Thursday, 22 September 2016

Sanshou training in Warsaw

Marek Balinski and Chen Ziqiang
Pad work
I've been in Poland training with Chen Ziqiang in a series of seminars organised by Marek Balinski, chief coach of the Warsaw Chen Taijiquan Academie. Chen Ziqiang was assisted by Wang Yan, captain of the Chenjiagou Taijiquan School's fighting team. He was featured in my post a month or so ago leading the school to victory in their recent challenge match with a team of Thai boxers from Thailand. These are some impressions from the week.

First up was two days of sanshou and tuishou training in the Polish Wushu Association's purposely fitted combat sports facility.  Chen Ziqiang explained the four different types of tuishou: first, the five standard drills - single hand, double hand, forward and backward stepping, big step and flexible step. These exercises teach many of the core skills necessary for combat in a fixed and controlled way. The standard drills are enough for students whose main purpose in learning Taijiquan is for health and fitness; second, is what Chen Ziqiang described as "experimentation". Working from the preceding drills practitioners train the different qinna and application potentials, again in a controlled way; third, the stand up grappling that he said is often mistaken for Taijiquan sanshou (free fighting). This type of push hands training starts with both players being in contact with each other and from that position train mostly rooting, throwing and sweeping skills; the fourth type is sanshou, where two people stand apart from each other and then bridge the gap. In sanshou every type of techniques can be used - striking, elbowing, kicking, throwing etc..

Over the two days Chen Ziqiang systematically moved between applications from standard push hands drills, to line drills that focused on the footwork supporting techniques. Finally, training the same techniques on kick shields so that the group could practice applying with full power. Like all excellent coaches he managed to get important concepts across while the sessions were in progress: keeping the shoulders loose in order for the arms to turn freely; sinking the elbows to guard the ribs; maintaining awareness of correct timing and distance; how to change the fighting range; flexible footwork etc... ; even touching on the study and practical use of pressure points to support qinna.

There was a day to review the early part of the Laojia Yilu. When Chen Wangting created Taijiquan the idea was to develop an effective martial system.
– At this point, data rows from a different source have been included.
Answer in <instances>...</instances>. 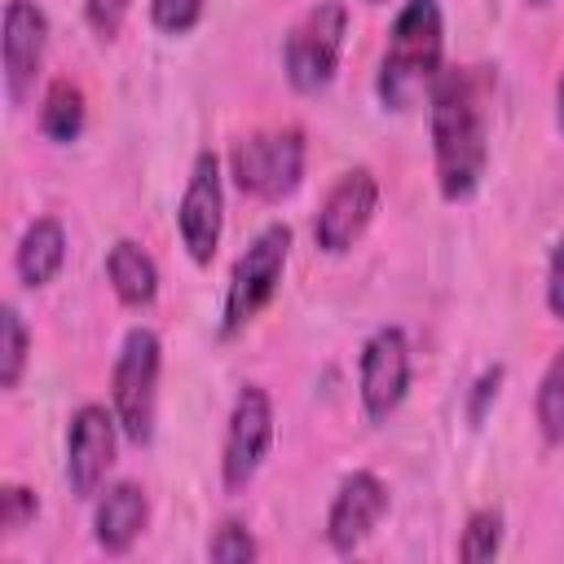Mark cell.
<instances>
[{
  "label": "cell",
  "instance_id": "6da1fadb",
  "mask_svg": "<svg viewBox=\"0 0 564 564\" xmlns=\"http://www.w3.org/2000/svg\"><path fill=\"white\" fill-rule=\"evenodd\" d=\"M489 66H445L427 93L432 167L445 203H467L489 167Z\"/></svg>",
  "mask_w": 564,
  "mask_h": 564
},
{
  "label": "cell",
  "instance_id": "7a4b0ae2",
  "mask_svg": "<svg viewBox=\"0 0 564 564\" xmlns=\"http://www.w3.org/2000/svg\"><path fill=\"white\" fill-rule=\"evenodd\" d=\"M445 70V18L436 0H405L388 26V44L375 75V97L383 110L401 115L419 106L436 75Z\"/></svg>",
  "mask_w": 564,
  "mask_h": 564
},
{
  "label": "cell",
  "instance_id": "3957f363",
  "mask_svg": "<svg viewBox=\"0 0 564 564\" xmlns=\"http://www.w3.org/2000/svg\"><path fill=\"white\" fill-rule=\"evenodd\" d=\"M286 256H291V225H282V220L264 225V229L242 247V256L234 260L229 282H225L220 339L242 335V330L269 308V300H273L278 286H282Z\"/></svg>",
  "mask_w": 564,
  "mask_h": 564
},
{
  "label": "cell",
  "instance_id": "277c9868",
  "mask_svg": "<svg viewBox=\"0 0 564 564\" xmlns=\"http://www.w3.org/2000/svg\"><path fill=\"white\" fill-rule=\"evenodd\" d=\"M159 370H163V339L150 326H132L110 366V410L132 445L154 441L159 414Z\"/></svg>",
  "mask_w": 564,
  "mask_h": 564
},
{
  "label": "cell",
  "instance_id": "5b68a950",
  "mask_svg": "<svg viewBox=\"0 0 564 564\" xmlns=\"http://www.w3.org/2000/svg\"><path fill=\"white\" fill-rule=\"evenodd\" d=\"M308 141L300 128H260L229 150V176L234 185L256 203H282L304 181Z\"/></svg>",
  "mask_w": 564,
  "mask_h": 564
},
{
  "label": "cell",
  "instance_id": "8992f818",
  "mask_svg": "<svg viewBox=\"0 0 564 564\" xmlns=\"http://www.w3.org/2000/svg\"><path fill=\"white\" fill-rule=\"evenodd\" d=\"M348 35V4L344 0H317L282 40V70L295 93H322L344 57Z\"/></svg>",
  "mask_w": 564,
  "mask_h": 564
},
{
  "label": "cell",
  "instance_id": "52a82bcc",
  "mask_svg": "<svg viewBox=\"0 0 564 564\" xmlns=\"http://www.w3.org/2000/svg\"><path fill=\"white\" fill-rule=\"evenodd\" d=\"M220 229H225V176H220V159L212 150H198L176 203V234L181 247L189 251V260L198 269H207L216 260L220 247Z\"/></svg>",
  "mask_w": 564,
  "mask_h": 564
},
{
  "label": "cell",
  "instance_id": "ba28073f",
  "mask_svg": "<svg viewBox=\"0 0 564 564\" xmlns=\"http://www.w3.org/2000/svg\"><path fill=\"white\" fill-rule=\"evenodd\" d=\"M269 445H273V401L260 383H242L220 445V480L229 494H242L256 480V471L269 458Z\"/></svg>",
  "mask_w": 564,
  "mask_h": 564
},
{
  "label": "cell",
  "instance_id": "9c48e42d",
  "mask_svg": "<svg viewBox=\"0 0 564 564\" xmlns=\"http://www.w3.org/2000/svg\"><path fill=\"white\" fill-rule=\"evenodd\" d=\"M410 392V339L401 326H379L357 357V397L370 423H388Z\"/></svg>",
  "mask_w": 564,
  "mask_h": 564
},
{
  "label": "cell",
  "instance_id": "30bf717a",
  "mask_svg": "<svg viewBox=\"0 0 564 564\" xmlns=\"http://www.w3.org/2000/svg\"><path fill=\"white\" fill-rule=\"evenodd\" d=\"M379 212V181L370 167H348L313 216V242L326 256H348Z\"/></svg>",
  "mask_w": 564,
  "mask_h": 564
},
{
  "label": "cell",
  "instance_id": "8fae6325",
  "mask_svg": "<svg viewBox=\"0 0 564 564\" xmlns=\"http://www.w3.org/2000/svg\"><path fill=\"white\" fill-rule=\"evenodd\" d=\"M119 419L115 410L84 401L66 423V485L75 498H97L106 489V476L115 467L119 449Z\"/></svg>",
  "mask_w": 564,
  "mask_h": 564
},
{
  "label": "cell",
  "instance_id": "7c38bea8",
  "mask_svg": "<svg viewBox=\"0 0 564 564\" xmlns=\"http://www.w3.org/2000/svg\"><path fill=\"white\" fill-rule=\"evenodd\" d=\"M0 75L9 106H26L35 93V79L44 70L48 48V13L35 0H4V26H0Z\"/></svg>",
  "mask_w": 564,
  "mask_h": 564
},
{
  "label": "cell",
  "instance_id": "4fadbf2b",
  "mask_svg": "<svg viewBox=\"0 0 564 564\" xmlns=\"http://www.w3.org/2000/svg\"><path fill=\"white\" fill-rule=\"evenodd\" d=\"M388 516V485L375 476V471H348L335 494H330V507H326V546L335 555H352L375 529L379 520Z\"/></svg>",
  "mask_w": 564,
  "mask_h": 564
},
{
  "label": "cell",
  "instance_id": "5bb4252c",
  "mask_svg": "<svg viewBox=\"0 0 564 564\" xmlns=\"http://www.w3.org/2000/svg\"><path fill=\"white\" fill-rule=\"evenodd\" d=\"M150 524V498L137 480H115L97 494L93 507V542L106 555H128L137 546V538Z\"/></svg>",
  "mask_w": 564,
  "mask_h": 564
},
{
  "label": "cell",
  "instance_id": "9a60e30c",
  "mask_svg": "<svg viewBox=\"0 0 564 564\" xmlns=\"http://www.w3.org/2000/svg\"><path fill=\"white\" fill-rule=\"evenodd\" d=\"M62 264H66V229H62V220L57 216H35L22 229L18 247H13V269H18L22 286H31V291L48 286L62 273Z\"/></svg>",
  "mask_w": 564,
  "mask_h": 564
},
{
  "label": "cell",
  "instance_id": "2e32d148",
  "mask_svg": "<svg viewBox=\"0 0 564 564\" xmlns=\"http://www.w3.org/2000/svg\"><path fill=\"white\" fill-rule=\"evenodd\" d=\"M106 282L123 308H150L159 295V264L141 242L119 238L106 251Z\"/></svg>",
  "mask_w": 564,
  "mask_h": 564
},
{
  "label": "cell",
  "instance_id": "e0dca14e",
  "mask_svg": "<svg viewBox=\"0 0 564 564\" xmlns=\"http://www.w3.org/2000/svg\"><path fill=\"white\" fill-rule=\"evenodd\" d=\"M84 123H88V101H84V88L75 79H53L40 97V132L53 141V145H70L84 137Z\"/></svg>",
  "mask_w": 564,
  "mask_h": 564
},
{
  "label": "cell",
  "instance_id": "ac0fdd59",
  "mask_svg": "<svg viewBox=\"0 0 564 564\" xmlns=\"http://www.w3.org/2000/svg\"><path fill=\"white\" fill-rule=\"evenodd\" d=\"M533 419H538V432L546 445H560L564 441V352H555L538 379V392H533Z\"/></svg>",
  "mask_w": 564,
  "mask_h": 564
},
{
  "label": "cell",
  "instance_id": "d6986e66",
  "mask_svg": "<svg viewBox=\"0 0 564 564\" xmlns=\"http://www.w3.org/2000/svg\"><path fill=\"white\" fill-rule=\"evenodd\" d=\"M26 322L18 313V304H4L0 308V388L13 392L22 383V370H26Z\"/></svg>",
  "mask_w": 564,
  "mask_h": 564
},
{
  "label": "cell",
  "instance_id": "ffe728a7",
  "mask_svg": "<svg viewBox=\"0 0 564 564\" xmlns=\"http://www.w3.org/2000/svg\"><path fill=\"white\" fill-rule=\"evenodd\" d=\"M502 551V511L498 507H480L467 516L463 533H458V560L467 564H485Z\"/></svg>",
  "mask_w": 564,
  "mask_h": 564
},
{
  "label": "cell",
  "instance_id": "44dd1931",
  "mask_svg": "<svg viewBox=\"0 0 564 564\" xmlns=\"http://www.w3.org/2000/svg\"><path fill=\"white\" fill-rule=\"evenodd\" d=\"M256 555H260V546L242 520H220L207 538V560H216V564H251Z\"/></svg>",
  "mask_w": 564,
  "mask_h": 564
},
{
  "label": "cell",
  "instance_id": "7402d4cb",
  "mask_svg": "<svg viewBox=\"0 0 564 564\" xmlns=\"http://www.w3.org/2000/svg\"><path fill=\"white\" fill-rule=\"evenodd\" d=\"M35 516H40V498H35V489L9 480V485L0 489V538H4V542L18 538Z\"/></svg>",
  "mask_w": 564,
  "mask_h": 564
},
{
  "label": "cell",
  "instance_id": "603a6c76",
  "mask_svg": "<svg viewBox=\"0 0 564 564\" xmlns=\"http://www.w3.org/2000/svg\"><path fill=\"white\" fill-rule=\"evenodd\" d=\"M207 0H150V22L163 35H189L203 22Z\"/></svg>",
  "mask_w": 564,
  "mask_h": 564
},
{
  "label": "cell",
  "instance_id": "cb8c5ba5",
  "mask_svg": "<svg viewBox=\"0 0 564 564\" xmlns=\"http://www.w3.org/2000/svg\"><path fill=\"white\" fill-rule=\"evenodd\" d=\"M128 9H132V0H84V22H88V31H93L101 44H110V40L123 31Z\"/></svg>",
  "mask_w": 564,
  "mask_h": 564
},
{
  "label": "cell",
  "instance_id": "d4e9b609",
  "mask_svg": "<svg viewBox=\"0 0 564 564\" xmlns=\"http://www.w3.org/2000/svg\"><path fill=\"white\" fill-rule=\"evenodd\" d=\"M502 366H485L480 375H476V383H471V392H467V419L480 427L485 423V414H489V405L498 401V388H502Z\"/></svg>",
  "mask_w": 564,
  "mask_h": 564
},
{
  "label": "cell",
  "instance_id": "484cf974",
  "mask_svg": "<svg viewBox=\"0 0 564 564\" xmlns=\"http://www.w3.org/2000/svg\"><path fill=\"white\" fill-rule=\"evenodd\" d=\"M546 308L551 317L564 322V238L551 247V260H546Z\"/></svg>",
  "mask_w": 564,
  "mask_h": 564
},
{
  "label": "cell",
  "instance_id": "4316f807",
  "mask_svg": "<svg viewBox=\"0 0 564 564\" xmlns=\"http://www.w3.org/2000/svg\"><path fill=\"white\" fill-rule=\"evenodd\" d=\"M555 128H560V137H564V70H560V79H555Z\"/></svg>",
  "mask_w": 564,
  "mask_h": 564
},
{
  "label": "cell",
  "instance_id": "83f0119b",
  "mask_svg": "<svg viewBox=\"0 0 564 564\" xmlns=\"http://www.w3.org/2000/svg\"><path fill=\"white\" fill-rule=\"evenodd\" d=\"M524 4H533V9H546V4H551V0H524Z\"/></svg>",
  "mask_w": 564,
  "mask_h": 564
},
{
  "label": "cell",
  "instance_id": "f1b7e54d",
  "mask_svg": "<svg viewBox=\"0 0 564 564\" xmlns=\"http://www.w3.org/2000/svg\"><path fill=\"white\" fill-rule=\"evenodd\" d=\"M366 4H383V0H366Z\"/></svg>",
  "mask_w": 564,
  "mask_h": 564
}]
</instances>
Chen Ziqiang stressed that everything within the form has its function and purpose and that no detail should be overlooked. From the starting position external aspects and internal energy are harmonised via the intention. Hands, eyes, body and footwork are coordinated. He stressed the need to look beyond your hands when doing the movements, giving the simple example that if you were punching someone you would look at them and not at your own fist. 

Anyone who has trained with Chen Ziqiang will have experienced his physically challenging warm ups. During several of the sessions over the course of the week he handed the warm ups over to Wang Yan. Anyone feeling relieved soon changed their minds.  Chen Ziqiang remarked laconically after one particularly strenuous session that "my student's warm ups are harder than mine".


L-R Davidine Sim, Chen Ziqiang, Wang Yan & David Gaffney
Our Polish visit concluded with three days of spear training. Chen Ziqiang places great emphasis upon exercises to develop basic skills. Just as a knife, fork and spoon each has its own function and usage, every weapon has its own characteristics that must be manifested. He recalled how he had trained the jibengong (foundation exercises) for weapons for several years before being allowed to train the forms. While this may not be practical for many students today, it does point towards the need to pay more attention to training the core skills of each weapon rather than just running through the forms. Chen Taijiquan's spear form marries the qualities of both spear and staff - the spear elements being straight and staff movements circular.  "Spear" techniques emphasise thrusting (zha), blocking (lan) and intercepting (na). Staff techniques are built around the ability to turn the weapon like two wheels on either side of the body and not done as if you were paddling a canoe - a mistake Chen Ziqiang said is made by the majority of people training the spear.

Development in Taijiquan is a continuous process, realising the connections between all aspects of the system and putting them into practice on the training floor.